While the focus was naturally on archrivals India and Pakistan playing each other after more than a year (as it happens, there could be three matches!), the most impressive and watchable team has been Afghanistan.
Odds would still favour an India Pakistan final. These are the two most experienced teams in the competition, higher ranked that all the others, and both enjoying massive crowd support which can make such a difference playing offshore. But there are hurdles along the way.
Bangladesh, who’ve lasped badly after a stirring opening match, can still make the cut if they win their remaining two. As indeed can Afghanistan. On current form, I’d venture the latter are the ‘dark horse’.
Defeat against Pakistan in Friday night’s humdinger only served to highlight the force Afghanistan have become in limited overs cricket. Before this match, they beat Sri Lanka and Bangladesh convincingly, so it wasn’t that the performance against Pakistan was a fluke.
But for squandering opportunities for scoring few runs late in the closing overs of their inning and some slipshod fielding when they had Pakistan on tenterhooks, Afghanistan could well have won.
But they are learning fast. Batting, which was the weak link, has improved considerably, to support the testing bowling attack which hinges around two extremely talented leg spinners Rashid Khan and Mujeeb Rahman.
These two have the skill and temperament to harry and hassle even the most accomplished batsmen if they had an adequate total to defend.
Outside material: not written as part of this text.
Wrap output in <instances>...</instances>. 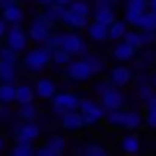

They bowl with superb control, are unafraid to be hit and constantly hunt down batsmen, as was witnessed against Pakistan.
Rashid, of course, has not only become the lynchpin of the bowling, but also the team’s pivotal and stellar player. Magnificent bowling apart, he is also an effective pinch-hitter with a great eye and sense of timing that abets clever improvisation and brilliant in the outfield.
He has a riveting presence in the field, for Rashid has flair and flamboyance to go with his talent. He is always in the thick of the action, but more importantly, he’s got a shrewd cricketing brain and reads match situations brilliantly, rare in one so young
He is obviously ambitious and a quick learner and I rate him as among the three most impactful young cricketers in the world today, along with Jasprit Bumrah and England’s Sam Curran, who play all three formats.
He’s been around for a few years now, travelling the world, playing in T20 leagues. A couple of seasons in the ultra-competitive environment of the IPL, rubbing shoulders with the best has helped accelerate Rashid’s growth as a cricketer, which he freely acknowledges.
The BCCI’s assistance to Afghanistan cricket must be acknowledged here. Apart from Rashid, Mujeeb and Mohamed Nabi too play in the IPL, and India has even hosted international matches for the country, including their first ever Test match earlier this year.
Such support is vital for promoting the sport, and BCCI, by virtue of being the biggest and richest board in the world, must necessarily be in the vanguard in this endeavor. The value of some things go beyond just filling coffers.
Afghanistan’s talent pool, by all reckoning, is still meagre, but if there are even a few more like Rashid and Mujib in the pipeline, the country could become a major force in international cricket. The sport needs more than just 4-5 major domo countries.
In the immediate future, of course, India need to keep Afghanistan at bay in the Asia Cup. The two teams meet on Tuesday. What the situation in the Round of 4 would then be is anybody’s guess, but the threat looms.
The best situation for India would be to beat Pakistan on Sunday with a hefty margin as in the first game, since net run rate could be a factor. But this is not an end in itself. Winning the title, whether by beating Pakistan or any other, should be the ambition, anything less is pyrrhic triumph.